The White Horse near Uffington,
historic Berkshire
So begins something I should have read long before now, for many different reasons. As hinted in the rather complex edition history delineated above, it is an Important Work of Literature. It is, indeed, usually regarded as the last great heroic epic poem in English. Although I frankly have always found reading poetry to be tough slogging, there is a certain charm in the narrative poems that are the foundation of so many national literatures – The Iliad and The Odyssey, Beowulf, and so forth. Typically products of a culture's pre-literate “heroic age,” a critical formative period in which the basic ethos of a people is being established, oral cycles of songs and poems – a distinction they did not necessarily make – eventually put into the written forms which come down to us, usually express most purely the fundamental characteristics that subsequent generations looked back to and strove to emulate. Sure, they are inevitably idealizations, but they nonetheless provide critical insight into what the bard and the audience considered of utmost importance. They are valuable historical resources – not to mention generally great stories if you can get into them. They're not called “epic” for nothing!

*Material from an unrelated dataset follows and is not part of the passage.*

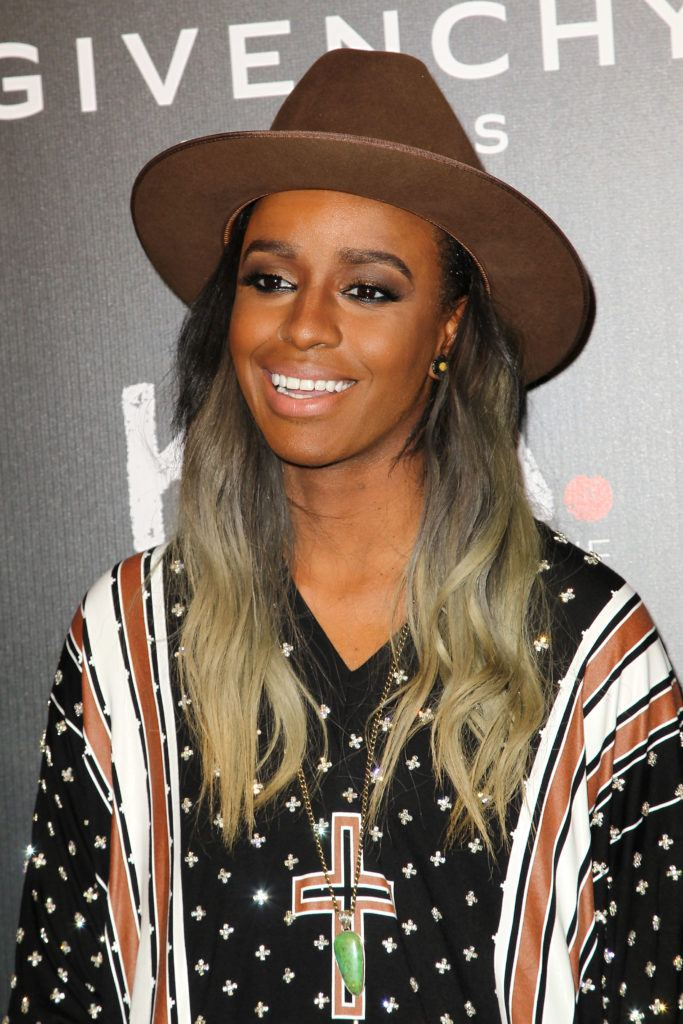 close up shot of angel haze with ombre hair, wearing hat and posing on the red carpet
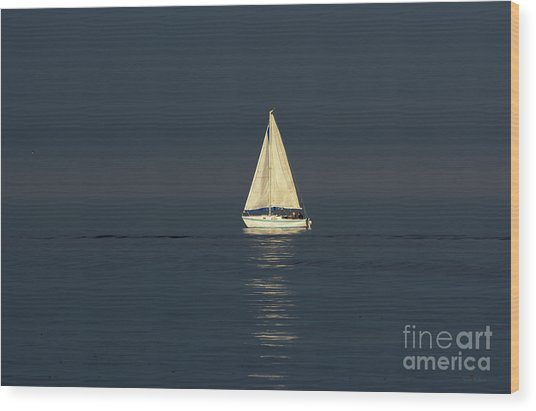 A Sailboat Capturing Light Wood Print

Of course, early on there were literary counterparts, i.e., heroic epic poems newly composed in written form to fill a void where authentic tradition was lacking for whatever reason. Vergil's Aeneid was just such an effort during the first generation of the Roman Empire, giving the ascendant Romans a poetic epic to stand alongside the Greeks'. The works of J. R. R. Tolkien were explicitly born in his effort to create a faux mythology for England and found early expression in a host of extended narrative poems that lurk behind The Silmarillion and were eventually edited and published in Christopher Tolkien's monumental collection of The History of Middle Earth – e.g. vol. 3, The Lays of Beleriand containing The Lay of Leithian telling the story of Beren and Lúthien. Tolkien's effort to “create a mythology for England” seems at first an odd aspiration given the traditions of Arthurian legend that gave birth to Le Morte d'Arthur as well as the great wealth of Old English poetry besides Beowulf that is almost unique to Anglo-Saxon England among all of the early medieval Germanic kingdoms. As for the former, Tolkien rightly considered it fundamentally British (born in the Roman British resistance against the Anglo-Saxon invasions) filtered through high-medieval French rather than properly English; as for the latter, although Beowulf is indeed the foundational monument of English literature it comes out of a wider Germanic background and a continental setting, and most of the epic poetry native to the Anglo-Saxons was born in the Christian period and has explicit religious subjects and sensibilities, albeit with a fascinating overlay of the heroic ethos [LINK] – e.g. Genesis, Judith, and so forth. The poem on The Battle of Maldon and other such literary fragments are rudimentary (only for their extent, by no means for their quality) examples of something more truly “English.” Tolkien's ambition was to (re)create, inspired by a single line in the Crist I poem [LINK], a pre-Christian – prehistoric – mythology for England. There are many ironies in what eventually grew from that effort, perhaps nothing more so than the heavily Celtic ambiance that suffuses Tolkien's legendarium. But that's not the point of this post.

G. K. Chesterton
Tolkien is, today, known best for his tales of Middle-Earth, despite the lack of popular recognition of their genesis as I just described it, as a “poetic mythology” for England. Before Tolkien ever conceived his great work, however, another Englishman known for a hugely prodigious literary output within which poetry was only a small fraction, G. K. Chesterton, anticipated his effort in a certain sense, and also filled a void which has always puzzled me in the corpus of later Anglo-Saxon heroic poems based on historical events, such as the Anglo-Saxon Chronicle entry for 937, written in alliterative verse about King Athelstan's victory at The Battle of Brunanburh [LINK]. Even more monumental than Brunanburh – and truly formative in the very survival and consolidation of a kingdom of England – was the miraculous victory won by Athelstan's grandfather Alfred the Great against the pagan Vikings at Ethandune in 878. Yet no such poem on King Alfred has survived, if ever one existed before 1911.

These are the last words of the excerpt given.